Sonuç olarak, 13. yüzyılda Selçuklu Türkmenlerinin Anadolu’dan Dobruca’ya önemli bir göçleri ve kolonileşmeleri olmuştur.

Sarı Saltuk’un oğlu İsmail Saltuk, 1297 yılında vefat edince, beyliğin başına oğlu Ece Halil Saltuk geçti.

1299 yılında Altın ordadaki taht kavgaları sonunda hakimiyeti ele geçiren Tatar hakanı ve boyları, Altın ordu hanı Nogay'a ve Nogay'ın en sıkı müttefiki olan Türkmenlere Dobruca yöresinde saldırdı. Bunda Bizans'ın kışkırtmaları da vardı. Yönetimi ele geçiren Tatarlar, Ece Halil kumandasındaki Çepnileri ve müttefiki Altın Ordu Hanı Nogay’ın ordusunu dağıttılar.

1310 yılında (bazı kaynaklarda:1306) Sarı Saltuk’un torunu Ece Halil Saltuk, öldürülen Altın Ordu Hanı Nogay’ın eşi Çiçek Hatun ve oğlu Türi’yi ile bir kısım Nogay askerlerini de yanına alarak, tüm Türkmenlerle birlikte Çanakkale Boğazı’ndan Anadolu’ya geçerek Karesi Beyliği'ne sığınır.(kaynaklar 10bin ile 150bin çadır arasında değişmekte) Karesi kumandanları Gazi Evranos ve Hacı İlbeyi Sarı Saltuk'un soyundan gelen bu Türkmenleri ve Ece Halil'i hürmetle karşılar ve Karesi topraklarına yerleştirir. Ece Halil Karesi kumandanlarından biri olarak Bizans'a karşı savaşır.

Karesi Beyliği'nin 1360'ta Osmanlı tarafından ilhak edilmesiyle Ece Halil Osmanlı hizmetine girerler.

Olayların bir kısmı Saltukname'de anlatılmaktadır.
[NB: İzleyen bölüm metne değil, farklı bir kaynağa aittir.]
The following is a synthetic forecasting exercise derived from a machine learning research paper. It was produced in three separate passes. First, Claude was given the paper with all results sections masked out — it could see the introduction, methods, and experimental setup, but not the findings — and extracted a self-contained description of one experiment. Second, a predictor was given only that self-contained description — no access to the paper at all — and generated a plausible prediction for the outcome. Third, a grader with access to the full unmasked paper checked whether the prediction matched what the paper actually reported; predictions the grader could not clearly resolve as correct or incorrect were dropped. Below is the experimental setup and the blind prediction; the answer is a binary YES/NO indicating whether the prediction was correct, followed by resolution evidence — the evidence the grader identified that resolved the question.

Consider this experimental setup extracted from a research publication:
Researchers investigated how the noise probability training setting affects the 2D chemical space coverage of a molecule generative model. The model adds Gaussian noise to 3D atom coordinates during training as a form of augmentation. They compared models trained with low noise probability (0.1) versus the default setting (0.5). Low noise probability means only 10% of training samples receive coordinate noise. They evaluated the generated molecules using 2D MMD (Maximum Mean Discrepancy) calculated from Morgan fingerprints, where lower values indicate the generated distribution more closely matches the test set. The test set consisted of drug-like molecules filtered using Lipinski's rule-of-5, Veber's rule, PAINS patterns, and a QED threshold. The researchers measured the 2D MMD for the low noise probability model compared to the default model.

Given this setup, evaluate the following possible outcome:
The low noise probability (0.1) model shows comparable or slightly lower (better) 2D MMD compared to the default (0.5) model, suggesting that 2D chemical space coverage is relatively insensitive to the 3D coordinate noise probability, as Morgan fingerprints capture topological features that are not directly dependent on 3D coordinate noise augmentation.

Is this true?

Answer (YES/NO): NO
Selçuklu hükümdarlarından II. Gıyaseddin Keyhüsrev dirayetli ve cesur bir hükümdar değildi. Fakat ülkenin parçalanmasına karşı olduğu gibi, Selçuklu devletini vergiye bağlayan ve Selçuklu devletinin işlerine sık sık karışan Moğollara da düşmandı. Keykavus‘un Moğol düşmanlığı, Moğollarla her yerde mücadele eden Türkmenler, yani Türk göçebe toplulukları arasında ona karşı ve sevgi ve bağlılık uyandırmıştı. Fakat Keykavus, devlet adamlarının hiyanetine uğradı. Bunlar Moğolların yardımları ile Keykavus‘u Bizans imparatoru Mihail Paleolog‘a sığınmaya mecbur bıraktılar ve Selçuklu ülkesini sultanın kardeşi Rükneddin Kılıç Arslan‘ın hükümdarlığında birleştirdiler. Fakat gerçek hükümranlık Pervane Muiniddîn Süleyman denilen bir İranlı’nın veya bir İranlı’nın oğlunun elinde idi. Keykavus‘a bağlı Türkmenlerden kalabalık bir küme de Bizans ülkesine göç etti. Bu Türkmen kümesi Dobruca’da yerleştirildi. Onların dini reisleri Sarı Saltık Dede idi. Bunlar sultanları Keykavus‘un adını taşırlar sonra bu ad Gagavuz olur. Bunlardan bir kol Karaferye’de valilik (subaşılık) yapan Keykavus‘un oğullarından bir şehzadenin yanında bulunurlar. Karaferye Selanik’in batısında, Selanik ile Manastır arasında bulunan bir şehirdir. Bu Selçuklu şehzadesi ve oğlunun ölümlerinden sonra buradaki Türkmenler gayr-i Müslimler arasında oturmaktan usanarak Çanakkale boğazını geçip vatana dönerler ve Karası yöresinde yerleşirler. Sonra Dobruca bölgesindeki Türkmenlerin (Gagavuzların) bir kısmı da Ece Halil‘in idaresinde Bizans kuvvetleri ile savaşa savaşa Çanakkale boğazını geçip Karası yöresine erişirler ve kardeşleri gibi orada yerleşirler . Fakat Çepniler bu Türkmenlerden değillerdir. Çünkü:

•XVII. yüzyıldan önce Karası yöresinde Çepni adlı bir oymak görülmez.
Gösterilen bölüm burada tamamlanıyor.